Many times, we found ourselves not only side by side at news events on Capitol Hill, but also out on the road in key states like Iowa and New Hampshire, at political conventions, Presidential debates and more.
Both of us loved the travel, and all the planning that went with it.
"It’s a major aspect of the job I certainly will miss," Jerry told me. "Very few people get to do it anymore and we’ve been fortunate."
Here we were at one of the 2016 Republican debates:
My first memory of working with Bodlander was in September of 1989 - both of us had been dispatched from D.C. to cover Hurricane Hugo, and we crossed paths in the airport in Raleigh, North Carolina.
It was my first hurricane assignment, and Jerry quickly gave me a few tips before I headed to the coast.
“Never let your gas tank get below half full,” he said, “and always keep food and drinks in your cooler.”
I passed that tip on to many other reporters over the years, as Jerry and I were kindred spirits when it came to the prep needed to get ready for a big story on the road.
For example, when we traveled to political events, there were some hard lessons learned along the way, and we made sure to never repeat the error.

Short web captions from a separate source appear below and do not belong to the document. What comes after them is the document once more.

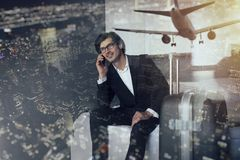 Traveler businessman at the phone ready to fly. Double exposure. Traveler businessman at home speaks at phone. Double exposure stock photos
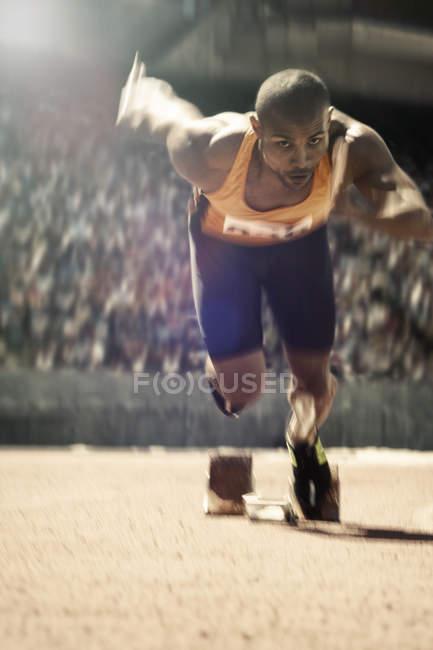 Бігун, знімаючи з стартову блок на треку — стокове фото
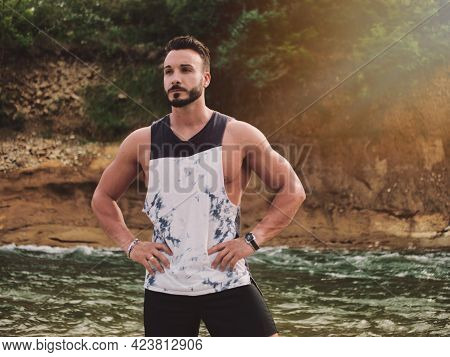 Handsome Athletic Young Man Near River, Standing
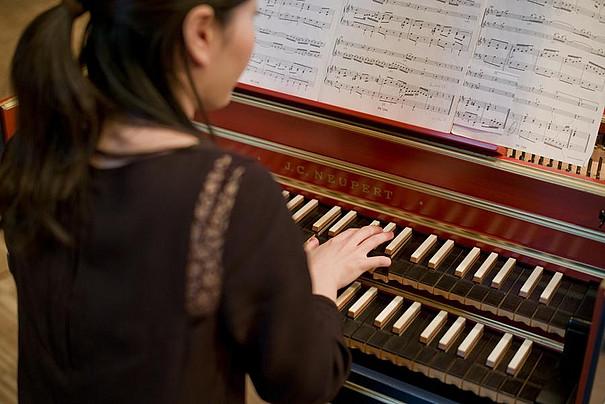 Eine junge Frau spielt auf einem Cembalo.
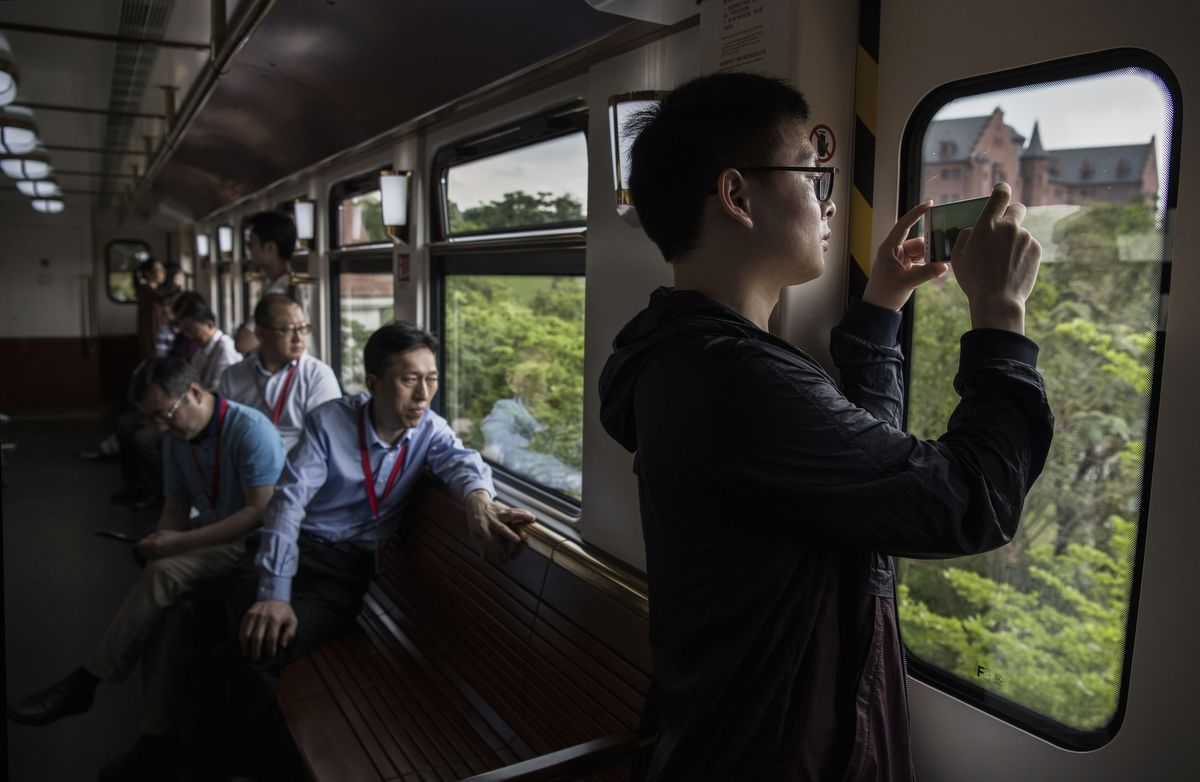 DONGGUAN, CHINA - APRIL 11: A man takes pictures out the window of a train used by Huawei workers, client, and other visitors at the company's new sprawling 'Ox Horn' Research and Development campus on April 11, 2019 in Dongguan, near Shenzhen, China. Huawei is Chinas most valuable technology brand, and sells more telecommunications equipment than any other company in the world, with annual revenue topping $100 billion U.S.  Headquartered in the southern city of Shenzhen, considered Chinas Silicon Valley, Huawei has more than 180,000 employees worldwide, with nearly half of them engaged in research and development. In 2018, the company overtook Apple Inc. as the second largest manufacturer of smartphones in the world behind Samsung Electronics, a milestone that has made Huawei a source of national pride in China.While commercially successful and a dominant player in 5G, or fifth-generation networking technology, Huawei has faced political headwinds and allegations that its equipment includes so-called backdoors that the U.S. government perceives as a national security. U.S. authorities are also seeking the extradition of Huaweis Chief Financial Officer, Meng Wanzhou, to stand trial in the U.S. on fraud charges. Meng is currently under house arrest in Canada, though Huawei maintains the U.S. case against her is purely political. Despite the U.S. campaign against the company, Huawei is determined to lead the global charge toward adopting 5G wireless networks.  It has hired experts from foreign rivals, and invested heavily in R&D to patent key technologies to boost Chinese influence.(Photo by Kevin Frayer/Getty Images)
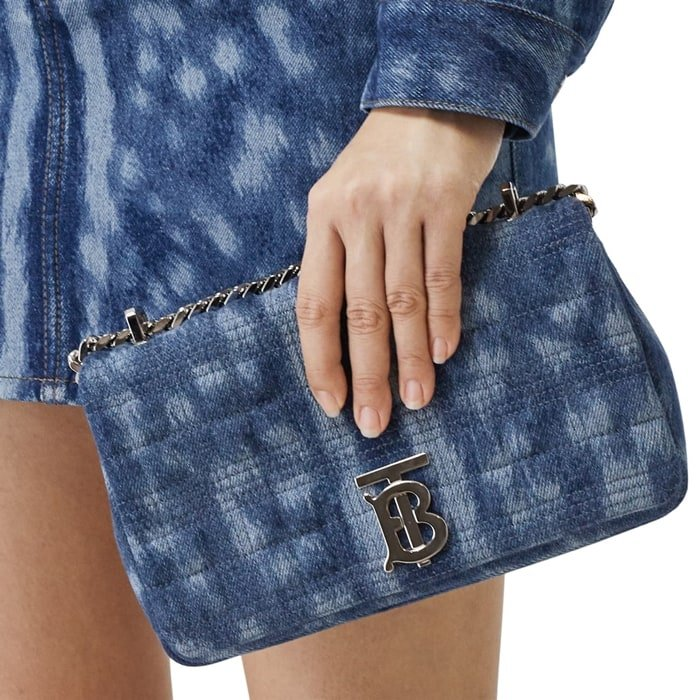Burberry's signature check motif is quilted into the denim of this scaled-down shoulder bag suspended from a chain-and-leather pull-through strap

"Never check your equipment," Jerry and I would say in unison as we waited for yet another plane.
"You can always buy new clothes."
Jerry's final big political trip was in October of 2016, when we headed out to Las Vegas for the third debate between Donald Trump and Hillary Clinton.
With his body clock still on Eastern Time, Jerry got up very early one morning, and drove over two hours to Utah, just so he could record a story about independent candidate Evan McMullin, and be able to have an actual dateline from the Beehive State.
Then he drove back, tracked me down at the press credentialing center, and gave me a ride over to the debate site.
As Jerry spoke at his Capitol Hill sendoff, he looked around the room and admitted that he could tell stories for many hours about those in attendance.
"Are you going to use the full 30 hours, Jerry?" said AP Radio colleague Mark Smith to laughter, as a room full of Washington reporters chuckled at the post-cloture filibuster joke.
"We've been on the road together watching some of these Senators try to become President, and all of them failing," Bodlander said.
"It's just been a blast."
It has been a blast, Jerry. Hope to see you on the radio.